» Given problem 1
In the records, take the lines between the one containing "What is the extent" and the end of the records, inclusive. Swap every "church wall" for "chapel wall" and give those lines back with nothing else altered.

» Text excerpt
· · ·

The Grorud Valley is an important case study showing the distinctive features of Norwegian suburbia and the relationship between development and nature. The Grorud Valley is the general name for Oslo’s northeastern area and comprises four parts that include housing, industrial areas, and remnants of old farms. About one-fifth of Oslo’s total population lives in this valley, 138,224 people.2 It is the largest suburban area in Norway at almost 14 square miles (36 square kilometers), a quarter of Oslo’s total area. It is nestled in a wide valley, bounded by the publicly owned forest surrounding Oslo, called the “Marka” (meaning “the field” in Norwegian). The boundary of the Oslo Marka was drawn in 1934 following the datum line 220, which marked the limit for how high one could bring water without introducing any artificial mains pressure.

The distinct suburban form of the Grorud Valley is the result of the geological forming of the land, ancient farmland ambits, and planning and housing policies and ideals. First, we review some of the forces that have physically and culturally shaped the valley. We then discuss to what degree the valley’s shaping forces are still in operation and what role they play as the valley faces radically different conditions for growth. The valley is not only an area for growth but also a specific geographical site faced with a growing global population, on the one hand, and increasing market interests, on the other hand. Its physical form, molded by geography and external forces, has a unique texture and grain, unlike any other suburban place in the country or even the world.

Geomorphology

Geological features and the shaping forces of the Ice Ages have determined the topography and land resources of Norway. In turn, these features have influenced the location of suburbs. The expanse of mountainous areas is vast, while the valleys, inlets, and fjords were carved out by ice erosion. (fig. 1.11.1) The narrow strips of inhabitable seashore emerged only after the ice started to withdraw twenty thousand years ago and the land rose subsequently. It is in these areas that cities were founded. Meanwhile, the areas available for farming have been small and scattered, except in a few wider valleys. Wider agricultural valleys are largely made up of fertile till and silt from moraines and rivers. It is in these valleys (like the Grorud Valley, shaped by the oldest landslide known in Norway eight thousand years ago) that we usually find suburban development. They occupy small areas of flat terrain and the forested foothills surrounding them, never far from expanses of mountain and larger forest areas.

· · ·

» Given problem 2
According to the Grorud Valley text, in what year was the boundary of the Oslo Marka drawn?

» Recorded information
· · ·

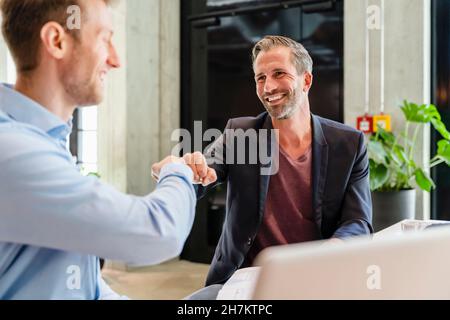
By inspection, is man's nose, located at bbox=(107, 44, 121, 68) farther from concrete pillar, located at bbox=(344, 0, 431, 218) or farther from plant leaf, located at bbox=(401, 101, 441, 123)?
concrete pillar, located at bbox=(344, 0, 431, 218)

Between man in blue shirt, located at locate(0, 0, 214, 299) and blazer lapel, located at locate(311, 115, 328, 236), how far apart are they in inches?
26.9

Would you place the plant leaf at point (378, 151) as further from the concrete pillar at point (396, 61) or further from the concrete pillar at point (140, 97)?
the concrete pillar at point (140, 97)

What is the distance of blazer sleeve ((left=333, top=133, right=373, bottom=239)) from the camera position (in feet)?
4.63

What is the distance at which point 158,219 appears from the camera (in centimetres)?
68

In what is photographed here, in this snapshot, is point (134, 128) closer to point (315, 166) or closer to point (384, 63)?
point (384, 63)

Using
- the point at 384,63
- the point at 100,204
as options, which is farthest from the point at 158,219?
the point at 384,63

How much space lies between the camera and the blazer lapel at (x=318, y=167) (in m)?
1.44

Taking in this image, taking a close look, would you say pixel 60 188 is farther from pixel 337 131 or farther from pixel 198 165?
pixel 337 131

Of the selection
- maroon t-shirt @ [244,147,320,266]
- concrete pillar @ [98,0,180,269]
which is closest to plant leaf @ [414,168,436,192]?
maroon t-shirt @ [244,147,320,266]

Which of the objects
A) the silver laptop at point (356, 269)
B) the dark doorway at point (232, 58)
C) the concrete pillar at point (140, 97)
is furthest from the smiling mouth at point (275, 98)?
the concrete pillar at point (140, 97)

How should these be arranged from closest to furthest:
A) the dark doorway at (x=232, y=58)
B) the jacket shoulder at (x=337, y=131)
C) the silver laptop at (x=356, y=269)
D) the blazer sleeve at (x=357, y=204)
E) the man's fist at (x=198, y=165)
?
1. the silver laptop at (x=356, y=269)
2. the man's fist at (x=198, y=165)
3. the blazer sleeve at (x=357, y=204)
4. the jacket shoulder at (x=337, y=131)
5. the dark doorway at (x=232, y=58)

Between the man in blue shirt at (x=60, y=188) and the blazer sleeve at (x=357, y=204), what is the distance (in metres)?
0.74

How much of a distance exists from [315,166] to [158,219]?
0.87 meters

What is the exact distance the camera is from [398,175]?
9.73 feet
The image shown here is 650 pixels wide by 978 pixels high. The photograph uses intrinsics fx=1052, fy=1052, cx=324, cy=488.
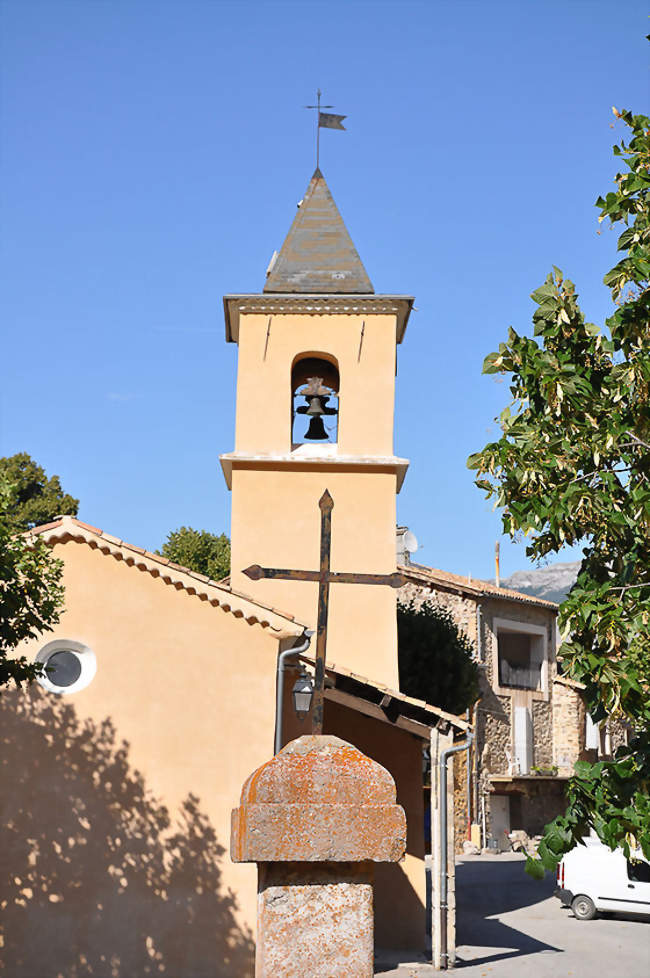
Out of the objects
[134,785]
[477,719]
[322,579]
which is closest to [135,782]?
[134,785]

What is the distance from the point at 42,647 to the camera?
41.1ft

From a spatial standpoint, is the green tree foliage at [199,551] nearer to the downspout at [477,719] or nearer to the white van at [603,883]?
the downspout at [477,719]

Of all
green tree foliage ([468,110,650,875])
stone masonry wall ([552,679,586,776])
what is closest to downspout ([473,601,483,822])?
stone masonry wall ([552,679,586,776])

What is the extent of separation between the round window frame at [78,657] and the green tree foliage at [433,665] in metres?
13.9

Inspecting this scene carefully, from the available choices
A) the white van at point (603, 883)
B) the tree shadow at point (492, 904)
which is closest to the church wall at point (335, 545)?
the tree shadow at point (492, 904)

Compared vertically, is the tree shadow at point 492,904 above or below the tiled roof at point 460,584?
below

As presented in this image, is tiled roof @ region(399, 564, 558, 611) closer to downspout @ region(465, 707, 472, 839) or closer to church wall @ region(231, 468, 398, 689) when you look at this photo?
downspout @ region(465, 707, 472, 839)

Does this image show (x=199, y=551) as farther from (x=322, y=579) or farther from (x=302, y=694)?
(x=322, y=579)

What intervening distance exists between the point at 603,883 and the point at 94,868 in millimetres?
12402

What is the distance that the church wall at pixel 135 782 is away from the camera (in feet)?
38.6

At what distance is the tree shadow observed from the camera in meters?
16.2

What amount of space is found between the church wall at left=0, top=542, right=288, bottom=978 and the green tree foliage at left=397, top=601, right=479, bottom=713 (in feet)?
43.9

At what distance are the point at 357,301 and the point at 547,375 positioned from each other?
11.5 m

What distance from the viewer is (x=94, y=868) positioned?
1190 centimetres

· · ·

» Exercise solution 1
What is the extent of separation between the round window frame at [78,657] and the green tree foliage at [433,665] in metres?
13.9

Inspecting this scene carefully, from the available choices
A) the white van at point (603, 883)
B) the tree shadow at point (492, 904)
which is closest to the chapel wall at point (335, 545)?
the tree shadow at point (492, 904)

Compared vertically, is the tree shadow at point 492,904 above or below the tiled roof at point 460,584?
below

As presented in this image, is tiled roof @ region(399, 564, 558, 611) closer to downspout @ region(465, 707, 472, 839) or closer to chapel wall @ region(231, 468, 398, 689) when you look at this photo?
downspout @ region(465, 707, 472, 839)

Does this image show (x=199, y=551) as farther from (x=322, y=579) or farther from (x=302, y=694)?
(x=322, y=579)

What intervening distance exists between the point at 603,883 and the point at 94,868 in millimetres?
12402

What is the distance that the chapel wall at pixel 135 782 is away from the camera (in feet)?
38.6

At what distance is the tree shadow observed from the camera in meters?
16.2

What amount of space is found between the chapel wall at left=0, top=542, right=288, bottom=978 and the green tree foliage at left=397, top=601, right=479, bottom=713 (in feet)?
43.9

At what distance are the point at 357,301 and the point at 547,375 positioned from each other?
11.5 m

What distance from the viewer is (x=94, y=868) positioned?
1190 centimetres

» Exercise solution 2
1934